La unidad y la reconciliación
no se pueden alcanzar sólo con nuestros esfuerzos. Dios nos ha hecho el uno para el
otro (cf. Gn 2, 24) y sólo en Dios y en su Iglesia podemos encontrar la unidad
que buscamos. Y, sin embargo, frente a las imperfecciones y desilusiones, tanto individuales
como institucionales, tenemos a veces la tentación de construir artificialmente una
comunidad «perfecta». No se trata de una tentación nueva. En la historia de la Iglesia
hay muchos ejemplos de tentativas de esquivar y pasar por alto las debilidades y los
fracasos humanos para crear una unidad perfecta, una utopía espiritual.
Estos
intentos de construir la unidad, en realidad la debilitan. Separar al Espíritu Santo
de Cristo, presente en la estructura institucional de la Iglesia, pondría en peligro
la unidad de la comunidad cristiana, que es precisamente un don del Espíritu. . Lamentablemente,
la tentación de «ir por libre» continúa. Algunos hablan de su comunidad local como
si se tratara de algo separado de la así llamada Iglesia institucional, describiendo
a la primera como flexible y abierta al Espíritu, y la segunda como rígida y carente
de Espíritu.
La unidad pertenece a la esencia de la Iglesia (cf. Catecismo
de la Iglesia Católica, 813); es un don que debemos reconocer y apreciar. Pidamos
esta tarde por nuestro propósito de cultivar la unidad, de contribuir a ella, de resistir
a cualquier tentación de darnos media vuelta y marcharnos. Ya que lo que podemos ofrecer
a nuestro mundo es precisamente la magnitud, la amplia visión de nuestra fe, sólida
y abierta a la vez, consistente y dinámica, verdadera y sin embargo orientada a un
conocimiento más profundo.Estad vigilantes. Escuchad. ¿Sois capaces de oír, a través
de las disonancias y las divisiones del mundo, la voz acorde de la humanidad? Desde
el niño abandonado en un campo de Darfur a un adolescente desconcertado, a un padre
angustiado en un barrio periférico cualquiera, o tal vez ahora, desde lo profundo
de vuestro corazón, se alza el mismo grito humano que anhela reconocimiento, pertenencia,
unidad. ¿Quien puede satisfacer este deseo humano esencial de ser uno, estar inmerso
en la comunión, de estar edificado y ser guiado a la verdad? El Espíritu Santo. Éste
es su papel: realizar la obra de Cristo. Enriquecidos con los dones del Espíritu,
tendréis la fuerza de ir más allá de vuestras visiones parciales, de vuestra utopía,
de la precariedad fugaz, para ofrecer la coherencia y la certeza del testimonio cristiano.

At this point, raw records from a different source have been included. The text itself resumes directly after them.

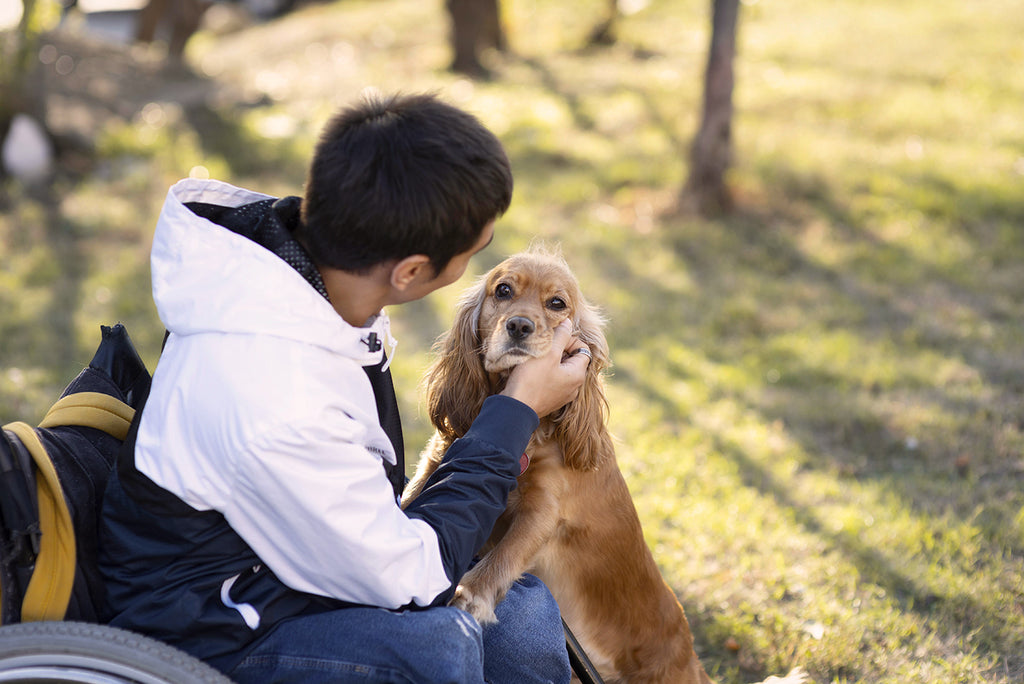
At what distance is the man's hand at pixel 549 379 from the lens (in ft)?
7.23

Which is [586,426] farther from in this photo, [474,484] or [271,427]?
[271,427]

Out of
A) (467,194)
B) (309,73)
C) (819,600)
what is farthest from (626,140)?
(467,194)

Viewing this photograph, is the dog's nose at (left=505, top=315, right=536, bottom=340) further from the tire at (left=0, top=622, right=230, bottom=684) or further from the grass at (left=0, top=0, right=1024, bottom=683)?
the tire at (left=0, top=622, right=230, bottom=684)

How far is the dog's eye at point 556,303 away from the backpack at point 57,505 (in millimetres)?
1256

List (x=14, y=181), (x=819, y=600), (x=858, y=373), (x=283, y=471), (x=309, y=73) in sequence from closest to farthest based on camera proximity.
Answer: (x=283, y=471) < (x=819, y=600) < (x=858, y=373) < (x=14, y=181) < (x=309, y=73)

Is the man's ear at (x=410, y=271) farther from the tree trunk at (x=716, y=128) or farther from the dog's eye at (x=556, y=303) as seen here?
the tree trunk at (x=716, y=128)

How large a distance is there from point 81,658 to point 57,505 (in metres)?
0.35

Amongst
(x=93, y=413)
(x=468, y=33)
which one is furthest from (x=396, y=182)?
(x=468, y=33)

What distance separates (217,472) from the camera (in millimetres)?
1618

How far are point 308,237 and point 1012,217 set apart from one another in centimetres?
684

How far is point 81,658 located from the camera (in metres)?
1.46

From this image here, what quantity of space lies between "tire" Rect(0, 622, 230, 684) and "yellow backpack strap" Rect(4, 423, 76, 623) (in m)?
0.16

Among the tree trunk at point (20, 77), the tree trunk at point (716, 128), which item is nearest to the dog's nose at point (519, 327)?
the tree trunk at point (716, 128)

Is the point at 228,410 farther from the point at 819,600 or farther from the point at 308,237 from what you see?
the point at 819,600
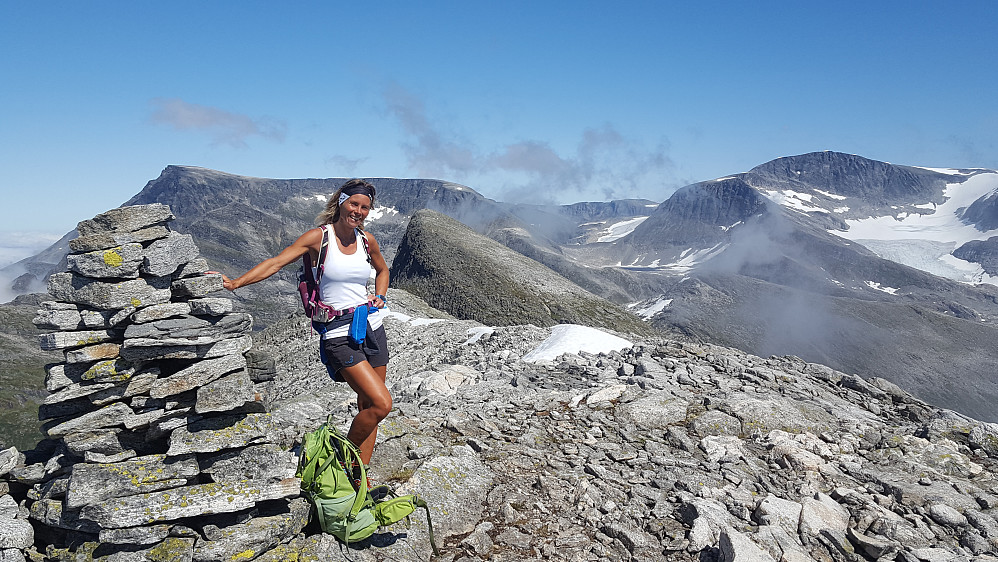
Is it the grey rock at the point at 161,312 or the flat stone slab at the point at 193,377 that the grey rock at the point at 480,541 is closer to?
the flat stone slab at the point at 193,377

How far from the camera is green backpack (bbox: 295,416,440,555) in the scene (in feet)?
20.1

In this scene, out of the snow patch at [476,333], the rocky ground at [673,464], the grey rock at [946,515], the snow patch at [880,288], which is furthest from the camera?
the snow patch at [880,288]

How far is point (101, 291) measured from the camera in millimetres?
6270

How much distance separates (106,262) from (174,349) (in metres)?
1.24

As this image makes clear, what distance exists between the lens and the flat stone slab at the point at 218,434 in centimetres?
608

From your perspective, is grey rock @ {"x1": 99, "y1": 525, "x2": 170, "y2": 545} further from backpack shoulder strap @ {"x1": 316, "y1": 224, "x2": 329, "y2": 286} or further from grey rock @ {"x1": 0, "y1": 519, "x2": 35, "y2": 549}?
backpack shoulder strap @ {"x1": 316, "y1": 224, "x2": 329, "y2": 286}

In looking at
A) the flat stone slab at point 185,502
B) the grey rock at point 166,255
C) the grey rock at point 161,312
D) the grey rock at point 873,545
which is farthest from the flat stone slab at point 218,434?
the grey rock at point 873,545

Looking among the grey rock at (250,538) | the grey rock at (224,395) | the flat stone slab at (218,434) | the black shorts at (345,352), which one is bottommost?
the grey rock at (250,538)

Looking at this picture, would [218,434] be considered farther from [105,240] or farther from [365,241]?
[365,241]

De todos estos modos el Espíritu es el «dador de vida», que nos conduce al corazón
mismo de Dios. Así, cuanto más nos dejamos guiar por el Espíritu, tanto mayor será
nuestra configuración con Cristo y tanto más profunda será nuestra inmersión en la
vida de Dios uno y trino.
Esta participación en la naturaleza misma de Dios
(cf. 2 P 1, 4) tiene lugar a lo largo de los acontecimientos cotidianos de
la vida, en los que Él siempre esta presente (cf. Ba 3, 38). Sin embargo, hay
momentos en los que podemos sentir la tentación de buscar una cierta satisfacción
fuera de Dios. Alejarnos de Él es sólo un intento vano de huir de nosotros mismos
(cf. S. Agustín, Confesiones VIII, 7). Dios está con nosotros en la vida real,
no en la fantasía. Enfrentarnos a la realidad, no huir de ella: esto es lo que buscamos.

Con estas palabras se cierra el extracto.